Comaloga : pour moi les ministres qui sont passés chez Sarkozy renient non seulement leurs convictions, mais celles des gens authentiquement de gauche et les combats passés...

La gauche s’en remettra. Ces "jaunes", ne laisseront pas de traces importantes. Mais vous avez raison il faut des idées fortes, si François Hollande avait choisi le non, en 2004 et 2005, il serait sûrement Président de la République, à l’heure qu’il est. Ce fut un mauvais choix, qui a divisé la gauche. Encore aujourd’hui, le mini traité de Sarkozy, tente de faire repasser en contrebande le même TCE. Il faut s’y opposer aujourd’hui, comme hier.
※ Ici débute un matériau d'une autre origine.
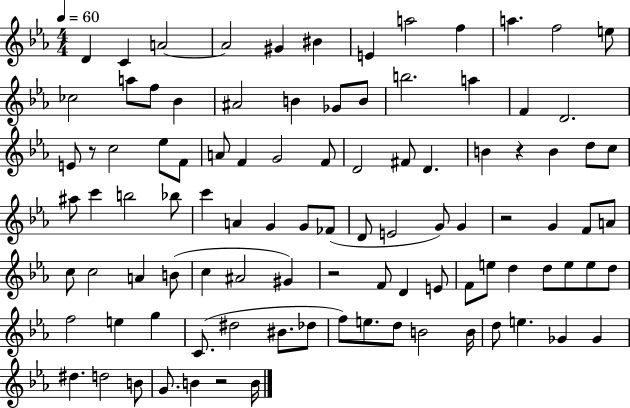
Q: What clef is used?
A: treble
Il faut demander un référendum pour ne pas que l’opinion des français soit volée. Il faut dire “non” pour que l’Europe soit sociale, et non pas libérale. Le libéralisme aujourd’hui mène une guerre terrible pour augmenter les profits, réduire les salaires, les protections sociales. Il faut une gauche qui soit aussi fidèle aux travailleurs, que la droite est fidèle au patronat.

Nini : ne pensez-vous pas que cette "ouverture" à gauche va bientôt prendre fin ? et que tous ces ministres vont être "renvoyés" dès le prochain remaniement ?

Probablement. Ils se comportent comme des valets séduits par l’omniprésident, l’omniprésident les traitera comme tels.

Pascal : je suis peut-être hors sujet, mais que pensez-vous du mouvement de grève qui bloque en ce moment les transports, pour le maintien des régimes spéciaux ?

Il est vital. Il n’y a pas de régimes spéciaux, ce sont des régimes normaux. Le problème ce n’est pas de les supprimer, mais de les étendre. Il y a d’autres professions qui ont des pénibilités physiques et mentales, le bâtiment par exemple. Quand je vois un vieil ouvrier de 55 ans, derrière son marteau piqueur, je me dis qu’il devrait être en retraite. Je considère qu’il faudrait un régime spécial pour le bâtiment, c’est 1,1 million de salariés, plutôt que de chercher injustement à supprimer le régime spécial de 18 000 conducteurs de train. Le pouvoir actuel fait semblant de déshabiller Lucien le cheminot, pour habiller Paulette la commerçante, mais le fond de sa politique c’est de faire que les retraites de Lucien et de Paulette baissent dans les deux décennies qui viennent.

Gérard Filoche, inspecteur du travail à Paris, animateur du courant gauche socialiste au PS, a répondu aux questions des Libénautes.